After the investigation, Oregon stopped using a similar algorithm in child-abuse cases because of concerns about racial equity. The United States Department of Justice also examined civil-rights complaints concerning the Allegheny County system and its possible effects on parents with disabilities.

Another investigation by Burke and Jason Dearen examined Fog Reveal, a location-tracking tool used by police departments. The reporters found that law-enforcement agencies had used the service to search location information collected from hundreds of millions of mobile devices, often without first obtaining a search warrant.

Burke and Ho received a 2023 Clarion Award in the newspaper investigative-series category for Tracked.

=== Artificial-intelligence journalism standards ===

In 2023, Burke led the development of the AP Stylebook's guidance for journalists reporting on artificial intelligence. The guidance advised reporters to avoid attributing human qualities to automated systems, independently examine claims made by technology companies and investigate the present-day effects of AI rather than concentrating solely on hypothetical future developments.

The chapter also included terminology and suggested questions for examining how AI systems are designed, trained and evaluated. Burke said that journalists should focus reporting on the people who create examining how AI systems are designed, trained and evaluated. Burke and deploy AI systems and on the individuals affected by their decisions.

== Made in America, Watched Worldwide ==

Burke was among the principal reporters on Made in America, Watched Worldwide, an AP investigation conducted over approximately three years. The project examined how technology developed by companies in Silicon Valley contributed to the creation of China's mass-surveillance infrastructure and how related technologies subsequently spread to other countries.

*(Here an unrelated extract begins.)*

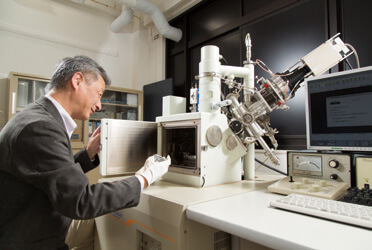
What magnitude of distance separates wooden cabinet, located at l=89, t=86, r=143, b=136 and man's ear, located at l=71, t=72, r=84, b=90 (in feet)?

The reporting was based on internal corporate documents, public-records requests, lobbying disclosures, congressional testimony and interviews with current and former government and technology-industry officials. The series reported on surveillance technology used in China, Nepal, Gaza and Lebanon, as well as the United States Border Patrol's use of automated licence-plate tracking to identify vehicles with travel patterns considered suspicious.

The project received the Overseas Press Club of America's Malcolm Forbes and Morton Frank Award for international business reporting in 2026. Burke, Kang, Tau, Ghosal and Grauer subsequently received the 2026 Pulitzer Prize for International Reporting. The Pulitzer citation recognized the series for tracing surveillance technologies from Silicon Valley to China, their international expansion and their later use by United States border authorities.

== Awards and recognition ==

In 2015, Burke and Holbrook Mohr received the Society of Professional Journalists' Sigma Delta Chi Award for investigative reporting for their investigation of children who died after coming to the attention of child-protection agencies.

In 2018, the Goldman School of Public Policy gave Burke its Award for Exceptional Leadership in Policy and Journalism.

In 2019, Burke and other members of the Associated Press staff were finalists for the Pulitzer Prize for National Reporting for their coverage of migrant family separation. The reporting team also received the Robert F. Kennedy Journalism Award for domestic print reporting.

In 2020, Kids Caught in the Crackdown, the AP and FRONTLINE documentary developed from the migrant-child investigation, received a News and Documentary Emmy Award for continuing news coverage.

In 2023, Burke and Sally Ho received a Clarion Award for the AP investigative series Tracked.

In 2026, Burke and her colleagues received the Overseas Press Club's Malcolm Forbes and Morton Frank Award for Made in America, Watched Worldwide. Burke then shared the Pulitzer Prize for International Reporting with Dake Kang, Byron Tau, Aniruddha Ghosal and Yael Grauer for the same investigation.